True positives, false positives, and false negatives are identified with the help of the Intersection over Union (IoU) ratio. This ratio is calculated by comparing the ground truth box with the model predicted box. If the ratio is above the user-defined threshold, the predicted box is labeled as TP. In this study, the threshold for IoU was set to 0.5. The mAP value ranges between 0 and 1, with 0 indicating null accuracy and 1 indicating perfect accuracy. Only the AP for MG and Grass were averaged to calculate mAP under Detect_Species. AP for Other were found to be very low due to a very small test sample size during the evaluation which led to non-representative mAP values; thus, the accuracy for Other category was excluded during the evaluation process for both frameworks and schemes.
Results and Discussion
Performance of the Main Cotton Model Over Cotton Test Datasets
Two popular object detection frameworks, YOLOv4 and Faster R-CNN were trained to detect weeds in cotton and non-cotton crops. Train100 was used to build two cotton-weed detection models under different detection schemes for each framework. Both YOLOv4 and Faster R-CNN provided reasonably fair accuracy levels under both detection schemes for Cot1 (Table 3). Under Detect_Species, AP was higher for MG compared to Grass. Although grasses were visible to naked eyes and also discernible in the images, the model failed to detect a few grass instances. On the contrary, the model led to over-detection (i.e., more plants were predicted than what was present) when these grasses had multiple tillers spread out. Lottes et al. (2018) also observed lower AP for grasses compared to broadleaves when they tested their weed detection model on UAV imageries. However, the opposite was true when they tested on images collected using a ground robot.
Table 3. Accuracy obtained for various test datasets with YOLOv4 and Faster R-CNN under Detect_Weed and Detect_Species using the main cotton model.
When the same models were tested over the second cotton dataset (i.e., Cot2) collected in 2021, the AP & mAP values declined by 12.5 & 14.5% and 11.7 & 22.5% for YOLOv4 and Faster R-CNN, respectively. Unlike Cot1, AP was higher for Grass than for MG for both frameworks under Detect_Species. It should be noted that Cot2 differed from Cot1 in three aspects: (1) Cot2 had a relatively higher density of weeds and the median size of MG and Grass differed from that of Cot1, (2) some of the cotton plants in Cot2 had slightly different visual appearance due to herbicide drift, and (3) the illumination conditions for Cot2 was slightly darker than that of Cot1. Hu et al. (2021) suggested that illumination conditions can affect weed detection accuracy. With respect to herbicide drift impact, Suarez et al. (2017) found in cotton that drift can lead to a significant change in the spectral behavior of the crop. All these reports indicate that morphological, agronomical, and illumination differences can be attributed to the lower accuracy levels observed for Cot2.

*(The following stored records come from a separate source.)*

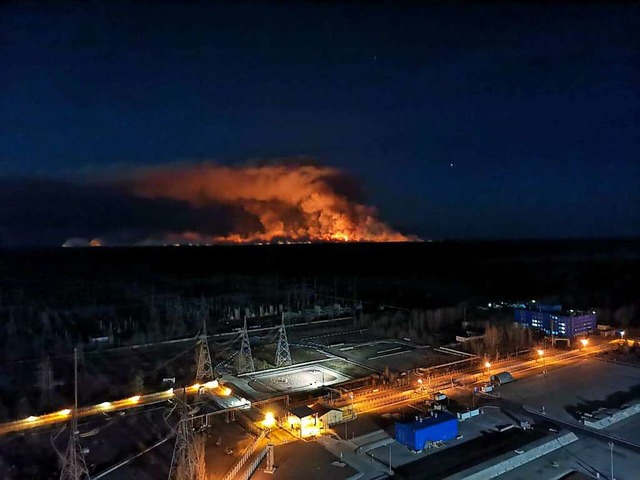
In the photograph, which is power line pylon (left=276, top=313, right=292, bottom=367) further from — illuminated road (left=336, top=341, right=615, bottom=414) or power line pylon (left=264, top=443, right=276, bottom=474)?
power line pylon (left=264, top=443, right=276, bottom=474)

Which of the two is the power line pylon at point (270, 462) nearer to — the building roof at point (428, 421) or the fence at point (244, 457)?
the fence at point (244, 457)

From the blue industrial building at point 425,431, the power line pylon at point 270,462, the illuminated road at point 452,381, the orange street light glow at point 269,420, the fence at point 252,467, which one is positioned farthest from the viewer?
the illuminated road at point 452,381

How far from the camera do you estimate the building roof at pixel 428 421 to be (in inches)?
577

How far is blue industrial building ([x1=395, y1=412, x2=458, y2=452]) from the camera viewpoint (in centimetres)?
1443

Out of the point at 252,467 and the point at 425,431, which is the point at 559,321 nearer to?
the point at 425,431

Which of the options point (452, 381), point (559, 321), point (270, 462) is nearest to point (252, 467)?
point (270, 462)

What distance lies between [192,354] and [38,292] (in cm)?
4502

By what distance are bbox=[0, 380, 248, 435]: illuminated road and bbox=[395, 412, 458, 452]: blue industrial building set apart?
6.35 meters

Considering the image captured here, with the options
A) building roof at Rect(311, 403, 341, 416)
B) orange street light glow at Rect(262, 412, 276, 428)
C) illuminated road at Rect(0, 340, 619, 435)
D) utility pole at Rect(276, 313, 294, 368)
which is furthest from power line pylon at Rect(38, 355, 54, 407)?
building roof at Rect(311, 403, 341, 416)

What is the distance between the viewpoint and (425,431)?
14539 millimetres

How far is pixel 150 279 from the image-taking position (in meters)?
81.0

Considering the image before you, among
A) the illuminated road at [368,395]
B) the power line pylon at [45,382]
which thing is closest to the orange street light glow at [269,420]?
the illuminated road at [368,395]

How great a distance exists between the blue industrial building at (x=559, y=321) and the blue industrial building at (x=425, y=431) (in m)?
Result: 17.7

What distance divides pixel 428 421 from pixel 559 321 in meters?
19.3
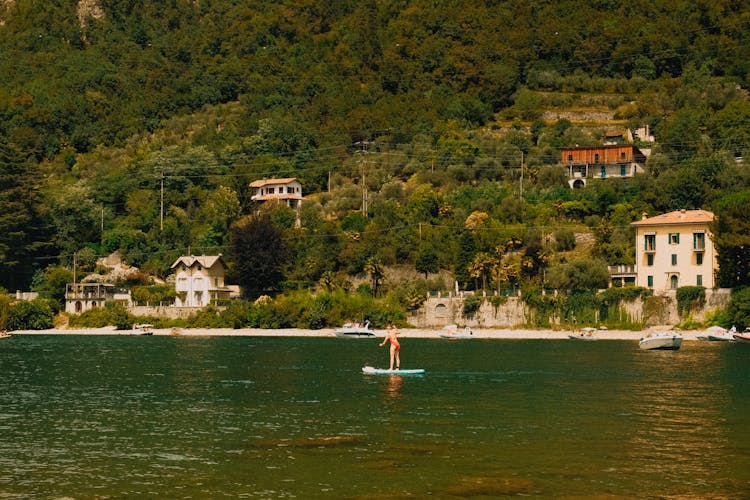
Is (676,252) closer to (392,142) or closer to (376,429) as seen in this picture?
(392,142)

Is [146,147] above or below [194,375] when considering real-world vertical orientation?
above

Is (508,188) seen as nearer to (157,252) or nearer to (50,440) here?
(157,252)

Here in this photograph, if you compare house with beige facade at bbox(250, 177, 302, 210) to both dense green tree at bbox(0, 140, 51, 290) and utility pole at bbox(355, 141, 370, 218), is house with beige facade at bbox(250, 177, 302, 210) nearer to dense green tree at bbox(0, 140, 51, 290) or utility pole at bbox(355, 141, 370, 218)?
utility pole at bbox(355, 141, 370, 218)

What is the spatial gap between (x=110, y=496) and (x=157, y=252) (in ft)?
319

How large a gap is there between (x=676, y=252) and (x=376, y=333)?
85.6ft

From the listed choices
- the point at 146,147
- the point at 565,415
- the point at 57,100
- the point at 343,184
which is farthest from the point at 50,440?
the point at 57,100

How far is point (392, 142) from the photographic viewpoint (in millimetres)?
141375

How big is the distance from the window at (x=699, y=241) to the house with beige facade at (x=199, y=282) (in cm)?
4443

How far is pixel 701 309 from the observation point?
8731cm

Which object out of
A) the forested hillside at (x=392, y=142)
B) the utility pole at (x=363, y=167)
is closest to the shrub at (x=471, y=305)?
the forested hillside at (x=392, y=142)

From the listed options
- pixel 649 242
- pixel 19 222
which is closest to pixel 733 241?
pixel 649 242

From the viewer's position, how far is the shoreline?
86812 mm

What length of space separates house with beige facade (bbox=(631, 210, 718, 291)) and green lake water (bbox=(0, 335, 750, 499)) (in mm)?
29347

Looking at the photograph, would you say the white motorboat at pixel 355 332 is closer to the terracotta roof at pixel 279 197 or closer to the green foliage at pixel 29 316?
the green foliage at pixel 29 316
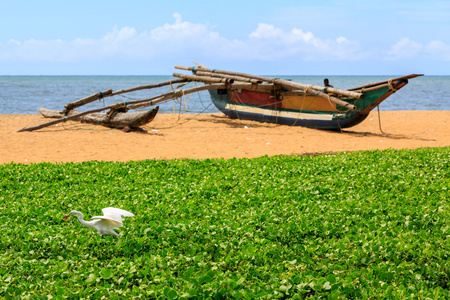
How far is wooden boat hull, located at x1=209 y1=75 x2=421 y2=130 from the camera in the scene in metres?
17.1

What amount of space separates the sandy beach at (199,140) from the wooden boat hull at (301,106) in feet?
1.64

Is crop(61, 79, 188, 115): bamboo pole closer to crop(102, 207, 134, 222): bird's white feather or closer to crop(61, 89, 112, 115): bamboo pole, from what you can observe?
crop(61, 89, 112, 115): bamboo pole

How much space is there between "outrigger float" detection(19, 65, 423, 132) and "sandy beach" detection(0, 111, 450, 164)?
0.52m

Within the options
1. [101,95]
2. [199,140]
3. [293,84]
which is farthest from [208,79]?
[199,140]

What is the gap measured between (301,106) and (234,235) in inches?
567

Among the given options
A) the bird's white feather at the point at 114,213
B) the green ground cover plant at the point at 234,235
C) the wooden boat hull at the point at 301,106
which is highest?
the wooden boat hull at the point at 301,106

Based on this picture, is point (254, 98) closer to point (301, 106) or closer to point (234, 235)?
point (301, 106)

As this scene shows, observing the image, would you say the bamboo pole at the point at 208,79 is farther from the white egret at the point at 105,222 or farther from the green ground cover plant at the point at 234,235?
the white egret at the point at 105,222

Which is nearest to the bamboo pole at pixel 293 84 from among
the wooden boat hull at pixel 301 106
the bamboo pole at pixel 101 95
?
the wooden boat hull at pixel 301 106

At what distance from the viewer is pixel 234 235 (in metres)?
6.18

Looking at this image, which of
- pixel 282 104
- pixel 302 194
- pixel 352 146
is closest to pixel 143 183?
pixel 302 194

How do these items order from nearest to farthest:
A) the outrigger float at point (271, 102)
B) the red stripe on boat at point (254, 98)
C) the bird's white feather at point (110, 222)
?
the bird's white feather at point (110, 222) < the outrigger float at point (271, 102) < the red stripe on boat at point (254, 98)

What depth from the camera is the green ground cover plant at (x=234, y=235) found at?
4738 millimetres

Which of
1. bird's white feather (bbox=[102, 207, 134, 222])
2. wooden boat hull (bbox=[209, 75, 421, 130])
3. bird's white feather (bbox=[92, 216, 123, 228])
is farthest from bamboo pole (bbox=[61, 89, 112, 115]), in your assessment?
bird's white feather (bbox=[92, 216, 123, 228])
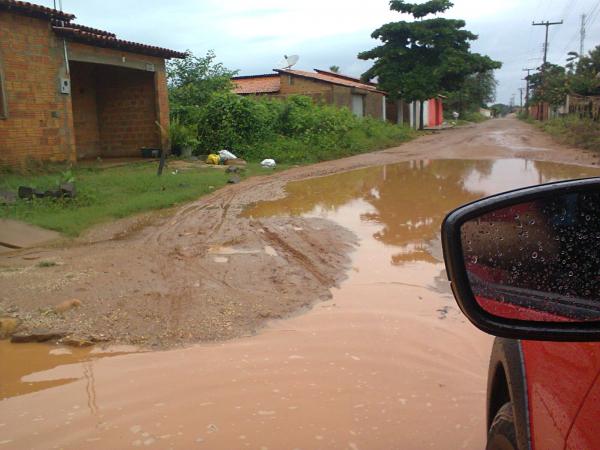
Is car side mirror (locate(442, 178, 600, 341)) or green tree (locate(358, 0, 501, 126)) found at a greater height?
green tree (locate(358, 0, 501, 126))

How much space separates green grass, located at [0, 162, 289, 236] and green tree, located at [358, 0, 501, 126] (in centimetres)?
2028

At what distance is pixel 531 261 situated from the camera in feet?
4.64

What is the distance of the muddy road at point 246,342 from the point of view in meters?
3.36

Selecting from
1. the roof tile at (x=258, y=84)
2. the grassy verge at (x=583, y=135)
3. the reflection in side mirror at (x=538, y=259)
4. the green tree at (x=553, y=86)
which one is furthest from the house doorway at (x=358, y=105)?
the reflection in side mirror at (x=538, y=259)

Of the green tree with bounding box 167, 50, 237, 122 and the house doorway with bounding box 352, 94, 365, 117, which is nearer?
the green tree with bounding box 167, 50, 237, 122

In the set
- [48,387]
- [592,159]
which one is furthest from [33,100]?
[592,159]

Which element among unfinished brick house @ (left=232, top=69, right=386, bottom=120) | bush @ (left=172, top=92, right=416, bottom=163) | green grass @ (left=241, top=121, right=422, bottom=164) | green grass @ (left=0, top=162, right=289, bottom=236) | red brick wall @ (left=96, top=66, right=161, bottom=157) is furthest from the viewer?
unfinished brick house @ (left=232, top=69, right=386, bottom=120)

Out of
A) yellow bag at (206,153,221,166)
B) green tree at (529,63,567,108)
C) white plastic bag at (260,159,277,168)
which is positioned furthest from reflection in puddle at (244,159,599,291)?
green tree at (529,63,567,108)

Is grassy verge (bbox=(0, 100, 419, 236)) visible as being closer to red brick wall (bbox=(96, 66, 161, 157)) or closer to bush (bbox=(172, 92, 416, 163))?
bush (bbox=(172, 92, 416, 163))

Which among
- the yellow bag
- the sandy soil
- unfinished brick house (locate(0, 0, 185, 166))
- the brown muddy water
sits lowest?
the brown muddy water

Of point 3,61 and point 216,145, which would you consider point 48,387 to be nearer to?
point 3,61

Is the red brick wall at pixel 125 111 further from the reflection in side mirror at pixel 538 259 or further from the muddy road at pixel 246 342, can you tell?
the reflection in side mirror at pixel 538 259

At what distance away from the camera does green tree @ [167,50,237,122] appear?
22.7m

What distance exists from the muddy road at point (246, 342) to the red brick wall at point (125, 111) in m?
10.4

Very few studies have looked at weed detection and mapping in cotton. Alchanatis et al. (2005) used rank order algorithms and neighborhood operations to detect broadleaves and grass weeds in cotton. With their approach, 86% of the true weed area was correctly identified, with only 14% misclassified as cotton. Lamm et al. (2002) developed an early growth stage weed control system for cotton. Using morphological analysis such as binarization and erosion, their system was able to correctly identify and spray 88.8% of the weeds. On a different note, both frameworks used in this study have been already used in other weed detection studies. For example, Gao et al. (2020) employed YOLOv4 and Tiny YOLO to detect field bindweed (Convolvulus sepium) in sugar beet (Beta vulgaris) fields. They used synthetic images in addition to real images to train the framework and obtained an mAP50 value of 0.829 for field bindweed detection. Osorio et al. (2020) used YOLOv3 and other object detection frameworks for weed detection in commercial lettuce crops and obtained an overall accuracy of 89% with YOLOv3. Using the Faster R-CNN framework with the Inception_ResNet-V2 backbone, Le et al. (2020) achieved an mAP0.50 value of 0.55 for detection of wild radish (Raphanus raphanistrum) and capeweed (Arctotheca calendula) in barley. The overall accuracy obtained in this study for weed detection compares well with reported accuracies by past studies.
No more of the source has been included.